Run Cassandra database migration scripts

The following steps show how to migrate data from Cassandra v1.x to v2.x and v3.x

  1. Deploy the Python scripts.
  2. Run the Python scripts.
  3. Connect Feature Server nodes to migrated Cassandra cluster.

Deploy the Python scripts

  1. Install Python 2.7.5 32-bit version and Pycassa libraries on the destination Cassandra host where the scripts must be run.
  2. The Python scripts copyKeyspaceSchema.py, copyKeyspaceColumnFamilies.py and the sample json input file, copyKeyspaceInput.json are present in the Python utilities folder of Feature Server deployment: FS installation path/Python/util/. Copy these script files to a directory on the destination Cassandra host.
  3. Navigate to the directory location and run the scripts.

Run the Python scripts

Following is a sample copyKeyspaceInput.json input json file:

{"sourceHostPort": "FsNode01:9160",
 "destinationHostPort": "CassNode01:9160",
 "replicationStrategyClassName": "NetworkTopologyStrategy", 
 "replicationOptions": {"DC1": "2", "DC2": "2"},
 "sourceKeyspace": "sipfs",
 "destinationKeyspace": "sipfs",
 "excludedCFs": [],
 "includedCFs": [] }

Copy keyspace schema

The following steps show the procedure to copy the keyspace schema:

  1. Verify that the input json file has the following parameters:

  2. Parameters

    Description

    Sample

    Mandatory

    sourceHostPort

    Host and the Thrift port of source Cassandra DB in the URL format: host IP:port

    FsNode01:9160

    Yes

    destinationHostPort

    Host and the Thrift port of destination Cassandra database in the URL format: host IP:port

    CassNode01:9160

    Yes

    sourceKeyspace

    Name of the source keyspace

    sipfs

    Yes

    destinationKeyspace

    Name of the destination keyspace

    sipfs

    Yes

    replicationStrategyClassName

    Replication Strategy Class Name

    NetworkTopologyStrategy

    Yes

    replicationOptions

    Replication Options for the destination keyspace


    Ensure to configure this value according to the cassandra-toplogy.properties file.

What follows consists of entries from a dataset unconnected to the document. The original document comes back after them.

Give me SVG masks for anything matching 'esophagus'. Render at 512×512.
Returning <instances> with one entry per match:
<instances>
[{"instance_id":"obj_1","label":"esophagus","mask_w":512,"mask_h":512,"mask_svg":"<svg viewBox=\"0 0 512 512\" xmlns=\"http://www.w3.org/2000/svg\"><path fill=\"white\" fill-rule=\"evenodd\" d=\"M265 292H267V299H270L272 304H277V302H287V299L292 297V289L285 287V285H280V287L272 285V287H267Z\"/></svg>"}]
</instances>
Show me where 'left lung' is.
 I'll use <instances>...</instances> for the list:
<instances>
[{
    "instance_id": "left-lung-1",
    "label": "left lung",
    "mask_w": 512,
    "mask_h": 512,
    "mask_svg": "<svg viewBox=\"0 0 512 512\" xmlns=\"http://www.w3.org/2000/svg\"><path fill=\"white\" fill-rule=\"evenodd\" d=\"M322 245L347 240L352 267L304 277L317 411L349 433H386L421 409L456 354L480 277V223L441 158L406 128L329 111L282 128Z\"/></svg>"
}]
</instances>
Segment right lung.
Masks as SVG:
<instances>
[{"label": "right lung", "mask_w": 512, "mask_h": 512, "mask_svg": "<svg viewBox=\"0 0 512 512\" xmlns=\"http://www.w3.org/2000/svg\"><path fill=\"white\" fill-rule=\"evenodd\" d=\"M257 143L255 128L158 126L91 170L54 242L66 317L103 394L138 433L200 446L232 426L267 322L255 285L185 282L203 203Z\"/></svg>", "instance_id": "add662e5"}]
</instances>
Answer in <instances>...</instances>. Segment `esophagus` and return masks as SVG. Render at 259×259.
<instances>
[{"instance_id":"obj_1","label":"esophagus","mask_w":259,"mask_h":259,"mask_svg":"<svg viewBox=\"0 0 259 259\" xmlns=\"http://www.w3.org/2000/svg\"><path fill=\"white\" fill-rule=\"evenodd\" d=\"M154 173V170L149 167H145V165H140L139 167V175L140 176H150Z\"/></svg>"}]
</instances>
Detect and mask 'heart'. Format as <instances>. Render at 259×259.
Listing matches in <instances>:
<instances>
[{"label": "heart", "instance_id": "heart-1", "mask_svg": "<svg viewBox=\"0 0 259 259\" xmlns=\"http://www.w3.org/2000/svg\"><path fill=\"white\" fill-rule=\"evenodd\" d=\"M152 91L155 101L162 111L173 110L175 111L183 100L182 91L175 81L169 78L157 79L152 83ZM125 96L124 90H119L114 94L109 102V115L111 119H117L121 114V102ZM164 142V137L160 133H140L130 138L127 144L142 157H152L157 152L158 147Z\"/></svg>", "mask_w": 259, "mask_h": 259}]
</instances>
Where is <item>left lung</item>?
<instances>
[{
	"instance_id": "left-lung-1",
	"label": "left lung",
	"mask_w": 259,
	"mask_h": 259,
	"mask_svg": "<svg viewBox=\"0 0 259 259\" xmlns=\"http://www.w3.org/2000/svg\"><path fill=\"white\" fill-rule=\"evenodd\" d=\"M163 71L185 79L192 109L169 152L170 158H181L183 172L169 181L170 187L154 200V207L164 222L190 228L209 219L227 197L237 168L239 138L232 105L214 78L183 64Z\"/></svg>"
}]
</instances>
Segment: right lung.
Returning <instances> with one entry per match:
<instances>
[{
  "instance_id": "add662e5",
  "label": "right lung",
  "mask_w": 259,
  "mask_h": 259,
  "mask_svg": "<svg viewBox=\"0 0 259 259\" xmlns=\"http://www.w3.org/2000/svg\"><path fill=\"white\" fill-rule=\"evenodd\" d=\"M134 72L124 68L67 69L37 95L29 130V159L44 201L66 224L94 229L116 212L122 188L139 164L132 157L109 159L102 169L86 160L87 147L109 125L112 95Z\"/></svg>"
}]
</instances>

    {"DC1": "2", "DC2": "2"}

    Yes


  3. Run the copyKeyspaceSchema.py script.

  4. Sample command line
    python ./copyKeyspaceSchema.py -i ./copyKeyspaceInput.json -o ./copyKeyspaceSchema_`date +%y%m%d-%H:%M`.log

Copy keyspace column families

  1. Verify that the input json file has the following parameters:
  2. Parameters

    Description

    Sample

    Mandatory

    sourceHostPort

    Host and the Thrift port of source Cassandra database in the URL format: host IP:port

    FsNode01:9160

    Yes

    destinationHostPort

    Host and the Thrift port of destination Cassandra database in the URL format: host IP:port

    CassNode01:9160

    Yes

    sourceKeyspace

    Name of the source keyspace

    sipfs

    Yes

    destinationKeyspace

    Name of the destination keyspace

    sipfs

    Yes

    excludedCFs

    List of comma-separated column family names to be excluded from copying while running the copyKeyspaceColumnFamilies.py script.

    message_bytes, device

    No

    includedCFs

    List of comma-separated column family names to be copied while running the copyKeyspaceColumnFamilies.py script.

    message_bytes, device

    No

    If one or more source column families contain huge volumes of data, then run the copyKeyspaceColumnFamilies.py script to copy these column families separately from the rest of the source column families. Use the excludedCFs and includedCFs parameters to exclude or include a specific column family. When the includedCFs list is not empty, the excludedCFs parameter is ignored and only the column families in the includedCFs list are copied.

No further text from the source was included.